Supplied text Start Marker
#Facebookdown: Lessons on Poor Crisis Communications

Author(s): Teodora Siman

A record outage for social media giant Facebook, which also owns Instagram and WhatsApp, left many users unable to access the platform. For a veteran in the technology industry, Facebook made some rookie mistakes in crisis communications.

According to downdetector.com Facebook’s outage started around midday Wednesday, March 13, and affected users across the Americas, Europe, and Asia. When users tried to access the Facebook platform, they received an error message stating, “Sorry, something went wrong. We’re working on getting this fixed as fast as we can.”

Goodwill Impact

Users were confused, because while not all users experienced a total outage, many experienced degradation of services. Rather than exercising transparency, Facebook left users in the dark. Frustrated, many expressed their angst over Twitter. Twitter, a long-time rival, took advantage of the poor communication by making the subject into a Twitter moment.
Supplied text End Marker
Information given Start Marker
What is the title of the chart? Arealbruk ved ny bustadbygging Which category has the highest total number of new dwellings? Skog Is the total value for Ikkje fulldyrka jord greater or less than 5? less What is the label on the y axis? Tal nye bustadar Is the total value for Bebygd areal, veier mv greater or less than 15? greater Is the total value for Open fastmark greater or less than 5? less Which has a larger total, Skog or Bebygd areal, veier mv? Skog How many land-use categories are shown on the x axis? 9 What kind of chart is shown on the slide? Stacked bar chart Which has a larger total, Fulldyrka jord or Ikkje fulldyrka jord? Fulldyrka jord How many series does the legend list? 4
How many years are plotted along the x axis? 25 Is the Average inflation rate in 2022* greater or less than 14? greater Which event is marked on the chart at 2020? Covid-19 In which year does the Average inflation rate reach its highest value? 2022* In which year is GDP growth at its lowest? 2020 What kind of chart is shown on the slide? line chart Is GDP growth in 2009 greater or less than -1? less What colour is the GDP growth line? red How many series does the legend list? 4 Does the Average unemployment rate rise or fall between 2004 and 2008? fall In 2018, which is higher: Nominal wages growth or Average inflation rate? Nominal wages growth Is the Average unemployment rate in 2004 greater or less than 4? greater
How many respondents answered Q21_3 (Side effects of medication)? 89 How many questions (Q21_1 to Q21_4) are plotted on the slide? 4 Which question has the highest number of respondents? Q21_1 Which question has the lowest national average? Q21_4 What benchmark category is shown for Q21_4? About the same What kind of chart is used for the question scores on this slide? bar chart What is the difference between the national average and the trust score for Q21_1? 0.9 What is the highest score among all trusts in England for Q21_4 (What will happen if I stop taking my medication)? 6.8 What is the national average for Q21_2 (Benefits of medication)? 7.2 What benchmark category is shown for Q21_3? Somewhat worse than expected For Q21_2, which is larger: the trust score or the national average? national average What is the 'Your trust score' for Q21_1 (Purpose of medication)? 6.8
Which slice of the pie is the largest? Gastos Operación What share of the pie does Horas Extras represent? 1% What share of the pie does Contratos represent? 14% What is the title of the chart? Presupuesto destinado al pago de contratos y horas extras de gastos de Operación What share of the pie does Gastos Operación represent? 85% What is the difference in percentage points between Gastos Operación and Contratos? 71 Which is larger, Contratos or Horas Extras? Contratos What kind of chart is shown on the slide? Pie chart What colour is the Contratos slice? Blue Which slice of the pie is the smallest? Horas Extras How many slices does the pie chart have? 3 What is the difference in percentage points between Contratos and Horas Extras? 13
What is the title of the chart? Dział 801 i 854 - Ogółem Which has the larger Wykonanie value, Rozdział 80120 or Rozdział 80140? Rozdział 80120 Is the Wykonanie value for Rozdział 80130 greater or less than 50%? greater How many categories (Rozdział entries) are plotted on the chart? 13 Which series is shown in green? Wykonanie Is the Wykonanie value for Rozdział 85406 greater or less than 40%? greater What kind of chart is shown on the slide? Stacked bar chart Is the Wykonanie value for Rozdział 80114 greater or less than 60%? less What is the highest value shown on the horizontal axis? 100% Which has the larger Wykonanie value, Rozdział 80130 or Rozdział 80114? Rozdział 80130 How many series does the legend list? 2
Information given End Marker
Activity list:
**a)** Can you translate this sentence from the Facebook outage piece into Spanish: "Rather than exercising transparency, Facebook left users in the dark."
**b)** Can you set down, word for word, the stretch of the Facebook outage piece starting with "A record outage" and going on through "in crisis communications."?

Exercise responses:
**a)** En lugar de actuar con transparencia, Facebook dejó a los usuarios a oscuras.

**b)**
A record outage for social media giant Facebook, which also owns Instagram and WhatsApp, left many users unable to access the platform. For a veteran in the technology industry, Facebook made some rookie mistakes in crisis communications.